Die Arbeit an einer Öl- und Gasanlage mitten in der Nordsee ist nie ein einfaches Unterfangen. Für die eng zusammengeschweißte Mannschaft von KAEFER Energy in Norwegen, die den schwierigen Bedingungen trotzt, gehört das alles zum Job.

Wenn man dem längsten Offshore-Stromkabel der Welt von der norwegischen Küste für 162 Kilometer folgt, erreicht man schließlich die Öl- und Gasanlage Martin Linge. Weit draußen in der Nordsee herrscht ein kaltes und raues Klima. Öl und Gas wurden hier bereits 1978 entdeckt und die Anlagen zur Förderung dieser Ressourcen wurden traditionell mit Generatoren vor Ort betrieben. Jetzt ist die von Equinor betriebene Anlage an die Landstromversorgung angeschlossen, was die CO2-Emissionen um 200.000 Tonnen pro Jahr reduziert – das entspricht den Emissionen von etwa 100.000 Autos. Dank des Kabels kann das Martin Linge Feld auch von Land aus betrieben werden, sodass weniger Personal vor Ort sein muss.

Martin Linge Feld

Für Janne Goa, Ressourcenkoordinatorin bei KAEFER Energy, ist Martin Linge ein Abenteuer. „Es handelt sich um eine Plattform, die erheblich modernisiert werden musste, um für die norwegischen Bedingungen gerüstet zu sein." Bauleiter Tor Magne Gundersen stimmt dem zu: „Es war größer, als wir es uns je hätten vorstellen können", sagt er. „Der organisatorische Teil des Projekts war eine wahnsinnig anspruchsvolle Aufgabe. Ich bin unglaublich beeindruckt von den Anstrengungen, die unsere Personalabteilung unternommen hat, um Personal bereitzustellen, damit wir unsere Ziele erreichen konnten."

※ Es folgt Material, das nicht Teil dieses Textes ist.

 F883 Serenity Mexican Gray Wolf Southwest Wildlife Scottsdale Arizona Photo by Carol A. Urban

Eine große Aufgabe, um es vorsichtig auszudrücken

Als Lieferant war KAEFER Energy für Projektmanagement, Werkstattplanung, Fertigung in den Bereichen Isolierung, Oberflächenschutz, passiver Brandschutz und Seilzugang verantwortlich. „Darüber hinaus", so Jens Tolås, Leiter Offshore von KAEFER Energy, „waren wir für Heizung, Lüftung und Klimatisierung zuständig. Das war keine leichte Aufgabe."

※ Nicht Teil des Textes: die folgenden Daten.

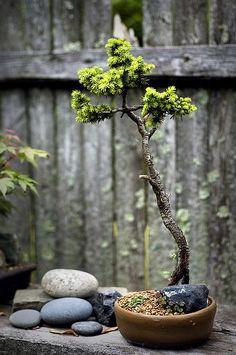 bonsai: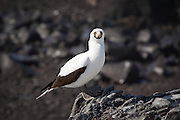 ANazca boobie (Sula granti) sea bird on Espanola Island, Galapagos Archipelago, Ecuador.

Nur gemeinsam konnten wir die Herausforderungen bewältigen und ich bin stolz darauf, Teil einer so tollen Mannschaft zu sein.

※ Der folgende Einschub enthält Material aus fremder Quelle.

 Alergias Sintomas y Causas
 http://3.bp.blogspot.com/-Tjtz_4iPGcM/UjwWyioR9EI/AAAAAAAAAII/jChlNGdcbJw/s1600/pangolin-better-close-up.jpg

Doch trotz der schwierigen Umweltbedingungen und der Tatsache, dass das Projekt in einer der intensivsten Phasen der COVID-19-Pandemie abgeschlossen werden musste, wurde alles effizient und vor allem sicher durchgeführt. Es gab mehr als 13.000 Offshore-Einsätze ohne ernsthafte Zwischenfälle für Mensch und Umwelt. Dies deutet auf eine ausgeprägte Sicherheitskultur hin sowie auf das Engagement jedes einzelnen Mitarbeiters, zu einem sicheren Arbeitsplatz beizutragen.

Eine erfahrene Mannschaft

Neben der Tatsache, dass die Arbeiten zur Zufriedenheit des Kunden abgeschlossen werden konnten und die Mannschaft von KAEFER sicher und wohlbehalten von diesem „Abenteuer" zurückkehrte, schätzten die Kollegen auch die kollegiale Zusammenarbeit im Team. Ingenieur Lars Bertelsen „liebte die Vielseitigkeit der Arbeit und die Zusammenarbeit mit einem tollen Team". Leiter Seilzugangstechnik Øystein Tofting kommentiert: „Das Beste an KAEFER Energy sind die Menschen und die Möglichkeit, jeden Tag etwas anderes zu tun." Janne Goa stimmt dem zu und fügt hinzu: „Wir haben alle zusammengehalten und uns großen Herausforderungen gestellt. Nur gemeinsam konnten wir sie bewältigen und ich bin stolz darauf, Teil einer so tollen Mannschaft zu sein."